Friday, October 31, 2008

gloaming \GLOH-ming\, noun: Twilight; dusk.
This word is fitting, right? It's Halloween. Our sweet little trick or treaters will be going door to door, at dusk, with their expectant faces and their open bags to receive their eclectic array of goodies and treats. But where did this whole trick-or treating thing come from? Apparently the "trick" part goes back to an English tradition of celebrating "Mischief Night" on November 4th where light-hearted tricks were perpetrated by children on adults, like leaving the garden gate open. Here, in Detroit, we celebrate this too. Teenagers go out on Devil's Night and rub soap wax on cars, or throw eggs at houses or even start small (or large) fires. All in good fun, right? Ok, so growing up here, I assumed everyone had some form of Devil's Night. Imagine my surprise when I looked up Halloween in Wikipedia and Detroit, Michigan is actually listed under "Traditions" for it's unique celebration of Halloween eve. Apparently we hold this honor all to ourselves. So what about the treats? As best I can tell this tradition began as basically a bribe to get kids to stop the tricks. ("Here's a chocolate bar so make sure to close that garden gate" or "Here's a lollipop, so please put out that fire", as the case may be.) Fortunately today , Halloween is mostly about the treats and I look forward to the big bags of candy arriving home tonight. (Am I the only one who peruses the bags after they fall asleep, searching for my favorites? Shhhh.......)

Thursday, October 30, 2008

Thursday, 30 October 2008

hubris \HYOO-bruhs\, noun:Overbearing pride or presumption.

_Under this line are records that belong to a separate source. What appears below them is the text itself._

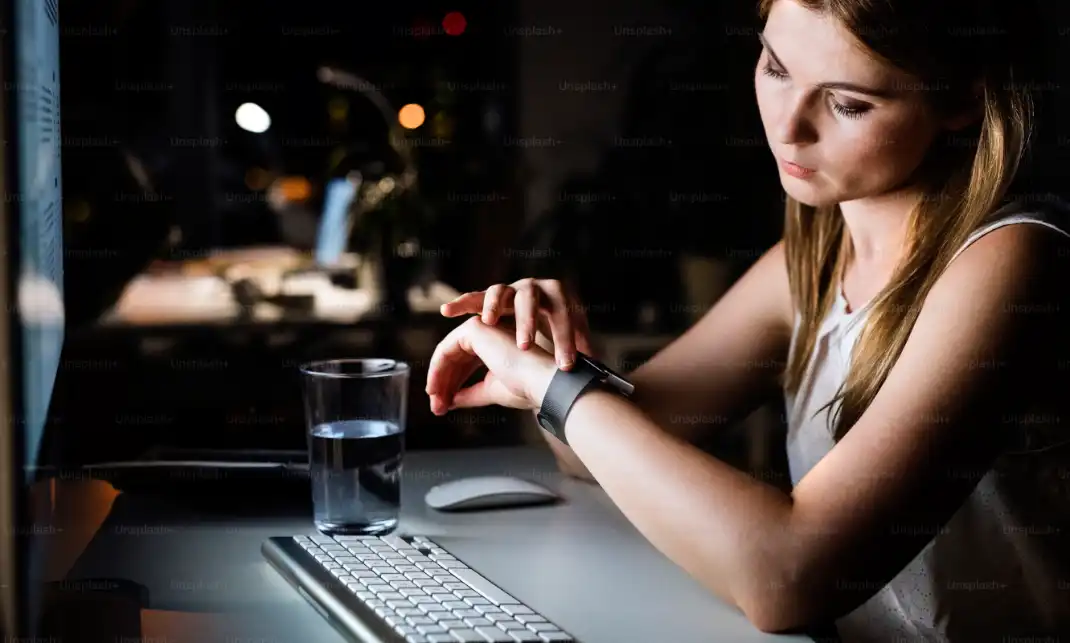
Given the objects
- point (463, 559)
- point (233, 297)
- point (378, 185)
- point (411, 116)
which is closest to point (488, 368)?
point (463, 559)

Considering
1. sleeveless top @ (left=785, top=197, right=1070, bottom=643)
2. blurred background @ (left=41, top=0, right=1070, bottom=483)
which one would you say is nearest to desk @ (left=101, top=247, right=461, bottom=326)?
blurred background @ (left=41, top=0, right=1070, bottom=483)

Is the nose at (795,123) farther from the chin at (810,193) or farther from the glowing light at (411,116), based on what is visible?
the glowing light at (411,116)

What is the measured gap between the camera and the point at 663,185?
3.25 m

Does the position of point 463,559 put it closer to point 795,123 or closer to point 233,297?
point 795,123

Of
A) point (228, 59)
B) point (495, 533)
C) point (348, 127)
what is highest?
point (228, 59)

Don't we all do this with our children? I've got the most amazing football playing, smartest, kindest and most considerate 15 year old in the world. I've got the most handsome, intelligent and funny 13 year old who puts his mother on a pedestal as if she were the Queen. I have, hands down, the most beautiful almost 7 year old little girl in all the world who never ceases to amaze me with her wisdom beyond her years. And my sweet 5 year old baby boy - could there be a more compassionate and passionate child in all the world? Yes, we all do this. But, I might want to also mention the other, well, more realistic moments in life. I've got a 15 year old who tells me he's just going to live in my basement until he's 40 so I can just keep taking care of him. (Um, honey......I think you've got that wrong. You'll be taking care of ME!.) I've got a 13 year old who seems to take great pleasure in seeing which of his younger siblings he can make scream "Mommy" first and loudest, followed by his own maniacal giggle. And my sweet little girl - can you PLEASE try to save the teenage attitude for when you are a LITTLE closer to actually being a teenager. I would like to relish what I have left of what are supposed to be the "easy" years. That brings us to my sweet little kindergardener - we MUST find a new game to play besides Star Wars. Frankly, I'm just not that good with a light saber!

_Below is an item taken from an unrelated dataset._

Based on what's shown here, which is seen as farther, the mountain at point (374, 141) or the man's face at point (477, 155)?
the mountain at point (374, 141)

Wednesday, October 29, 2008

Wednesday, 29 October 2008

bivouac \BIV-wak, BIV-uh-wak\, noun:1. An encampment for the night, usually under little or no shelter.
Since I am entirely uncreative, I decided to blog with daily inspiration: the Word of the Day from a Facebook appplication. So word one: bivouac. I have never heard of the word - no big surprise since it is unlikely you would ever catch me camping out with little or no shelter. It is not that the thought does not hold some appeal - under the stars, one with nature, all of that. I'm just not big on bugs, wild animals and being cold. It is somewhat ironic that this is today's word because I just read that Shayna's Brownie Troop is going to have a field trip to the Detroit Zoo in June that involves staying overnight at the zoo. I must admit that my first thought when I read this was "Umm.....where exactly will we be sleeping?" I really hope it is not too close to the lions, just saying.